The practical reason why this code often works is that anything which breaks this tends to be optimized out in release/optimized-for-performance builds. However, any compiler setting that focuses on finding errors (such as debug builds) is more likely to trip on this.

In those cases, your assumption ("note, that Derived shouldn't carry any additional data anyway") doesn't hold. It definitely should, to facilitate debugging.

A slightly more complicated example is even trickier:

class Base {
public:
    int data_;
    virtual void bar() { std::cout << "Base\n"; }
};

class Derived : public Base {
public:
    void fun() { ::std::cout << "Hi, I'm " << this << ::std::endl; }
    virtual void bar() { std::cout << "Derived\n"; }
};

int main() {
    Base base;
    Derived *derived = static_cast<Derived*>(&base); // Undefined behavior!

    derived->fun(); 
    derived->bar();
}

Now a reasonable compiler may decide to skip the vtable and statically call Base::bar() since that's the object you're calling bar() on.
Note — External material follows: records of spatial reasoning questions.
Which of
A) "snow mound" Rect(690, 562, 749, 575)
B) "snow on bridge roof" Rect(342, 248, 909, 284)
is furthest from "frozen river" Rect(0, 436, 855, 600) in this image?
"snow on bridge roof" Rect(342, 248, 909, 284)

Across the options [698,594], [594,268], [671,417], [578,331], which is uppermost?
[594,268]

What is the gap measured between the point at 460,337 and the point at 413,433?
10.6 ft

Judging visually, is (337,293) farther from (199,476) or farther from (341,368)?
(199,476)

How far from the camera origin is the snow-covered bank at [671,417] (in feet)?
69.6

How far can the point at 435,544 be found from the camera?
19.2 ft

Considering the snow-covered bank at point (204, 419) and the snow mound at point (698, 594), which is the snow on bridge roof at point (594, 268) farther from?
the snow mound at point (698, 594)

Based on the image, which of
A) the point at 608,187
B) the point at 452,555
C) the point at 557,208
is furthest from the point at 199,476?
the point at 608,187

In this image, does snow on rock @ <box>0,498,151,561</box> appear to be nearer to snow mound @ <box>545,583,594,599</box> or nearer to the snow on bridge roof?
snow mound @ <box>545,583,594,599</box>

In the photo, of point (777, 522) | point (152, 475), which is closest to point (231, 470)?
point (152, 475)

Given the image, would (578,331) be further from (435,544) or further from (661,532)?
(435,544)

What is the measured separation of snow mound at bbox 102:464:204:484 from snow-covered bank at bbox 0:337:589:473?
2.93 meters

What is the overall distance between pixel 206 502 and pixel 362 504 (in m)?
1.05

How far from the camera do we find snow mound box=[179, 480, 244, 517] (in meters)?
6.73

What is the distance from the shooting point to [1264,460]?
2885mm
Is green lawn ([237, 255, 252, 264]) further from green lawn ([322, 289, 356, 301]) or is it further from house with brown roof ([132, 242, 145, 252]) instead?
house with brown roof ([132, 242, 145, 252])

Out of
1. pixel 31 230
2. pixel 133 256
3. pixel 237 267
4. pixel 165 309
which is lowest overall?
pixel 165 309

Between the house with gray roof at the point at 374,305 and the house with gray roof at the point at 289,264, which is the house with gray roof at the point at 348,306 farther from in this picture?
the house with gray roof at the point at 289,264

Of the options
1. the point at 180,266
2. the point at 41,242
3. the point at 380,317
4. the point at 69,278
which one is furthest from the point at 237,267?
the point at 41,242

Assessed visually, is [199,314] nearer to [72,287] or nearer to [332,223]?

Or it may decide that derived must point to a real Derived since you called fun on it, skip the vtable, and call Derived::bar(). As you see, both optimizations are quite reasonable given the circumstances.

And in this we see why Undefined Behavior can be so surprising: compilers can make incorrect assumptions following code with UB, even if the statement itself is compiled right.